▸ What needs to be done:
Return each line of the data below exactly, omitting any pictures.

▸ Records supplied:
----------
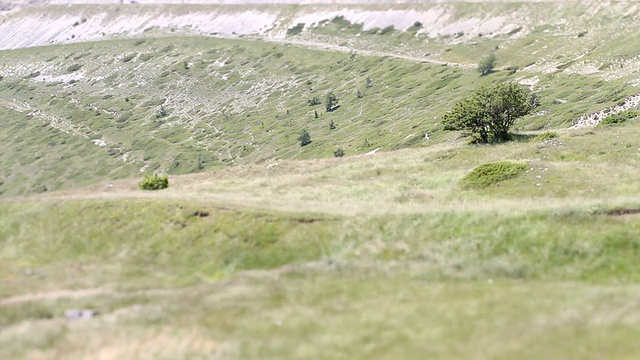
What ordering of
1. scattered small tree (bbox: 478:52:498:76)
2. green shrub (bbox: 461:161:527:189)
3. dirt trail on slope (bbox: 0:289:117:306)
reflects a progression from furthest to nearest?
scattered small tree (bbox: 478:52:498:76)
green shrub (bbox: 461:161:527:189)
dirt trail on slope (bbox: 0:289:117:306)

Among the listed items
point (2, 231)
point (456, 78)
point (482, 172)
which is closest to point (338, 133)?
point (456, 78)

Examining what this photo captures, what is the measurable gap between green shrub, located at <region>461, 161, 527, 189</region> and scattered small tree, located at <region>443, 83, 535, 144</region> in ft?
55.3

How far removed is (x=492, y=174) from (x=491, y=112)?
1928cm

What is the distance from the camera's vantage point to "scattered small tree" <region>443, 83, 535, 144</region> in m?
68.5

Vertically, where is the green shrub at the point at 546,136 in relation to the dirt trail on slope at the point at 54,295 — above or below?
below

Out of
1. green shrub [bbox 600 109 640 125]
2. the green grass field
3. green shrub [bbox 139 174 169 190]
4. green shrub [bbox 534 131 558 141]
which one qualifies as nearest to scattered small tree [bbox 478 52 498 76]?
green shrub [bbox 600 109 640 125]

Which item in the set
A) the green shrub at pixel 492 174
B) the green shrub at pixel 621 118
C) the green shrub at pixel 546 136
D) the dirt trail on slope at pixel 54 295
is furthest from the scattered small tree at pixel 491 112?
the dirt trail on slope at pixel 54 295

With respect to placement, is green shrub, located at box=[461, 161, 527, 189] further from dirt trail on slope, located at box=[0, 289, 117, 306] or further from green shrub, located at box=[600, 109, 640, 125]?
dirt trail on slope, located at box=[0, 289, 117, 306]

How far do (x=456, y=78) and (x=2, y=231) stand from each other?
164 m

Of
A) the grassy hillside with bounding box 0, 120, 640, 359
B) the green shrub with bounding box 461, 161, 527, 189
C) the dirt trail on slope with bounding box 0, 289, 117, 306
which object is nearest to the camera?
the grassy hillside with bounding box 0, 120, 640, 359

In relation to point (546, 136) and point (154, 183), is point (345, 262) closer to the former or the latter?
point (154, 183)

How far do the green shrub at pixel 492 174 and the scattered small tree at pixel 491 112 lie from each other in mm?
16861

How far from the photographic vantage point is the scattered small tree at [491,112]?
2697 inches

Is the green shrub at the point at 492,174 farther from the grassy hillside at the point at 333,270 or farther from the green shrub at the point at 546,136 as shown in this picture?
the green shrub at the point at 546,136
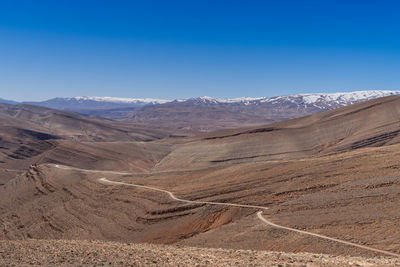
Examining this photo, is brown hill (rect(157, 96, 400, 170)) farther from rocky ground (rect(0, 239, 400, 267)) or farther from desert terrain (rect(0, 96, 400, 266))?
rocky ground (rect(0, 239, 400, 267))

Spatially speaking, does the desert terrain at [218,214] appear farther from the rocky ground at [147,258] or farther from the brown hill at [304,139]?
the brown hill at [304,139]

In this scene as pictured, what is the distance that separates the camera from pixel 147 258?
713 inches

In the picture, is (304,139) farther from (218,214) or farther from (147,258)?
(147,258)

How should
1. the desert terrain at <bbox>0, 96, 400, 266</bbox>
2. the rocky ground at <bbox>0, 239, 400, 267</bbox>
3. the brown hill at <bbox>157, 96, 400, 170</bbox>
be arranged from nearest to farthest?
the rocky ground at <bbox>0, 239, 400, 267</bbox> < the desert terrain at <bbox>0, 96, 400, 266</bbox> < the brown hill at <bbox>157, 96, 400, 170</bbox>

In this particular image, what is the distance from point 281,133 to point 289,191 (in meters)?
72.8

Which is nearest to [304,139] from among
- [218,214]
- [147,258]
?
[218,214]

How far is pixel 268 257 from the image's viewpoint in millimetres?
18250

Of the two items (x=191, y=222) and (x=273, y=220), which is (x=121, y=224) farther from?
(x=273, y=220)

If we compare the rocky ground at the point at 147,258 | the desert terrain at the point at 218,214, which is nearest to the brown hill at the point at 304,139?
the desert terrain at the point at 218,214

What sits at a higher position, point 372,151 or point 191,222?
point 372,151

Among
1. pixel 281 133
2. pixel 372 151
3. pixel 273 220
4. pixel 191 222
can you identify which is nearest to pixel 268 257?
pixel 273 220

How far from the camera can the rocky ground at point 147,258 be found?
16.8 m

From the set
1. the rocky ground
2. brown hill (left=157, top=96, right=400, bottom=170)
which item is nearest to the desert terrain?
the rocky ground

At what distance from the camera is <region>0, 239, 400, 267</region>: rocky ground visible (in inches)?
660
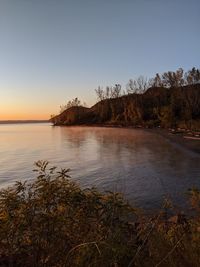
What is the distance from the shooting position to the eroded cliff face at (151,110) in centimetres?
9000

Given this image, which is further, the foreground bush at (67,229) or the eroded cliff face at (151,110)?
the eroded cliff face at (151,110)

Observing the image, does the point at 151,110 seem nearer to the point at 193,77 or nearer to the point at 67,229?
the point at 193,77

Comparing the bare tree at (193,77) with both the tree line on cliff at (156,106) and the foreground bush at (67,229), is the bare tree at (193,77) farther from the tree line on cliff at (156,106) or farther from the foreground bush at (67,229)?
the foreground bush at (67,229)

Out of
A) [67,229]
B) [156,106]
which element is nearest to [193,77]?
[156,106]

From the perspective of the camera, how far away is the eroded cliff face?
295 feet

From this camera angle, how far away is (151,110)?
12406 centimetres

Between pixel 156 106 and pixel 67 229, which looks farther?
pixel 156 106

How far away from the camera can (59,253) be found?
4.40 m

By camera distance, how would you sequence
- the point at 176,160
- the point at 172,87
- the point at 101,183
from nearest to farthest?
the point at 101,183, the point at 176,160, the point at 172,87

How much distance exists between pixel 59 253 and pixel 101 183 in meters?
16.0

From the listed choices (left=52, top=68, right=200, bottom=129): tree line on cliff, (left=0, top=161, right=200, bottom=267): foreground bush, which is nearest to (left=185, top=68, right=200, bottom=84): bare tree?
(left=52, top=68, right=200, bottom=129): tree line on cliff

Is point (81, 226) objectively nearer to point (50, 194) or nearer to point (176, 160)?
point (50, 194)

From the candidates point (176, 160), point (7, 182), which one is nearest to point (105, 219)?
----------
▸ Result:
What ordering of
1. scattered small tree (bbox: 478:52:498:76)
2. green shrub (bbox: 461:161:527:189)
3. dirt trail on slope (bbox: 0:289:117:306)
reflects a progression from furthest to nearest?
scattered small tree (bbox: 478:52:498:76)
green shrub (bbox: 461:161:527:189)
dirt trail on slope (bbox: 0:289:117:306)

Among the listed items
point (2, 231)
point (456, 78)
point (482, 172)
which is closest to point (338, 133)?
point (456, 78)

Examining what this photo captures, what is the measurable gap between green shrub, located at <region>461, 161, 527, 189</region> and scattered small tree, located at <region>443, 83, 535, 144</region> in ft?
55.3

How far removed is (x=492, y=174) from (x=491, y=112)?
1928cm

What is the distance from the camera's vantage point to "scattered small tree" <region>443, 83, 535, 144</region> in m?
68.5

Vertically, where is the green shrub at the point at 546,136 in relation to the dirt trail on slope at the point at 54,295 — above or below?
below

Out of
1. green shrub [bbox 600 109 640 125]
2. the green grass field
3. green shrub [bbox 139 174 169 190]
4. green shrub [bbox 534 131 558 141]
which one qualifies as nearest to scattered small tree [bbox 478 52 498 76]?
green shrub [bbox 600 109 640 125]

Which item in the set
A) the green shrub at pixel 492 174
B) the green shrub at pixel 621 118
C) the green shrub at pixel 546 136
D) the dirt trail on slope at pixel 54 295
is furthest from the scattered small tree at pixel 491 112?
the dirt trail on slope at pixel 54 295

With respect to placement, is green shrub, located at box=[461, 161, 527, 189] further from dirt trail on slope, located at box=[0, 289, 117, 306] or further from green shrub, located at box=[600, 109, 640, 125]?
dirt trail on slope, located at box=[0, 289, 117, 306]

How far do (x=456, y=78) and (x=2, y=231) stand from each other?
164 m

Of
A) the grassy hillside with bounding box 0, 120, 640, 359
B) the green shrub with bounding box 461, 161, 527, 189
C) the dirt trail on slope with bounding box 0, 289, 117, 306
which object is nearest to the camera?
the grassy hillside with bounding box 0, 120, 640, 359

In relation to point (546, 136) and point (154, 183), is point (345, 262) closer to the former or the latter?
point (154, 183)

How far do the green shrub at pixel 492 174 and the scattered small tree at pixel 491 112 lie from each other in mm?
16861

How far from the photographic vantage point is the scattered small tree at [491,112]?
2697 inches

Is the green shrub at the point at 492,174 farther from the grassy hillside at the point at 333,270 or farther from the green shrub at the point at 546,136 as shown in this picture?
the green shrub at the point at 546,136
Examining this photo, is brown hill (rect(157, 96, 400, 170)) farther from rocky ground (rect(0, 239, 400, 267)) or farther from desert terrain (rect(0, 96, 400, 266))?
rocky ground (rect(0, 239, 400, 267))

Spatially speaking, does the desert terrain at [218,214] appear farther from the rocky ground at [147,258] or farther from the brown hill at [304,139]?
the brown hill at [304,139]

In this scene as pictured, what is the distance that separates the camera from pixel 147 258?
713 inches

In the picture, is (304,139) farther from (218,214) or farther from (147,258)?
(147,258)

How should
1. the desert terrain at <bbox>0, 96, 400, 266</bbox>
2. the rocky ground at <bbox>0, 239, 400, 267</bbox>
3. the brown hill at <bbox>157, 96, 400, 170</bbox>
be arranged from nearest to farthest?
the rocky ground at <bbox>0, 239, 400, 267</bbox> < the desert terrain at <bbox>0, 96, 400, 266</bbox> < the brown hill at <bbox>157, 96, 400, 170</bbox>

In this particular image, what is the distance from point 281,133 to point 289,191 (in meters)?
72.8

Which is nearest to [304,139] from among
- [218,214]
- [147,258]
?
[218,214]

How far is pixel 268 257 from the image's viewpoint in millimetres?
18250

Of the two items (x=191, y=222) and (x=273, y=220), which is (x=121, y=224) farther from?
(x=273, y=220)

If we compare the rocky ground at the point at 147,258 | the desert terrain at the point at 218,214, which is nearest to the brown hill at the point at 304,139?
the desert terrain at the point at 218,214

What sits at a higher position, point 372,151 or point 191,222?
point 372,151

Among
1. pixel 281 133
2. pixel 372 151
3. pixel 273 220
4. pixel 191 222
can you identify which is nearest to pixel 268 257?
pixel 273 220

How far from the camera can the rocky ground at point 147,258 be found?
16.8 m

From the set
1. the rocky ground
2. brown hill (left=157, top=96, right=400, bottom=170)
which item is nearest to the desert terrain?
the rocky ground

At what distance from the camera is <region>0, 239, 400, 267</region>: rocky ground visible (in inches)?
660
What is the distance from the shooting position to the eroded cliff face at (151,110) in centimetres?
9000

Given this image, which is further, the foreground bush at (67,229) or the eroded cliff face at (151,110)?
the eroded cliff face at (151,110)

Observing the image, does the point at 151,110 seem nearer to the point at 193,77 or nearer to the point at 67,229?
the point at 193,77

Comparing the bare tree at (193,77) with both the tree line on cliff at (156,106) and the foreground bush at (67,229), is the bare tree at (193,77) farther from the tree line on cliff at (156,106) or farther from the foreground bush at (67,229)?
the foreground bush at (67,229)

Out of
A) [67,229]
B) [156,106]
which element is nearest to [193,77]?
[156,106]

From the perspective of the camera, how far away is the eroded cliff face?
295 feet

From this camera angle, how far away is (151,110)?
12406 centimetres

Between pixel 156 106 and pixel 67 229, which looks farther?
pixel 156 106

How far away from the camera can (59,253) be found?
4.40 m

By camera distance, how would you sequence
- the point at 176,160
- the point at 172,87
- the point at 101,183
from nearest to farthest?
the point at 101,183, the point at 176,160, the point at 172,87

How much distance exists between pixel 59 253 and pixel 101 183 in meters?
16.0

From the listed choices (left=52, top=68, right=200, bottom=129): tree line on cliff, (left=0, top=161, right=200, bottom=267): foreground bush, which is nearest to (left=185, top=68, right=200, bottom=84): bare tree?
(left=52, top=68, right=200, bottom=129): tree line on cliff

Is point (81, 226) objectively nearer to point (50, 194) or nearer to point (176, 160)?
point (50, 194)

From the candidates point (176, 160), point (7, 182), which one is nearest to point (105, 219)?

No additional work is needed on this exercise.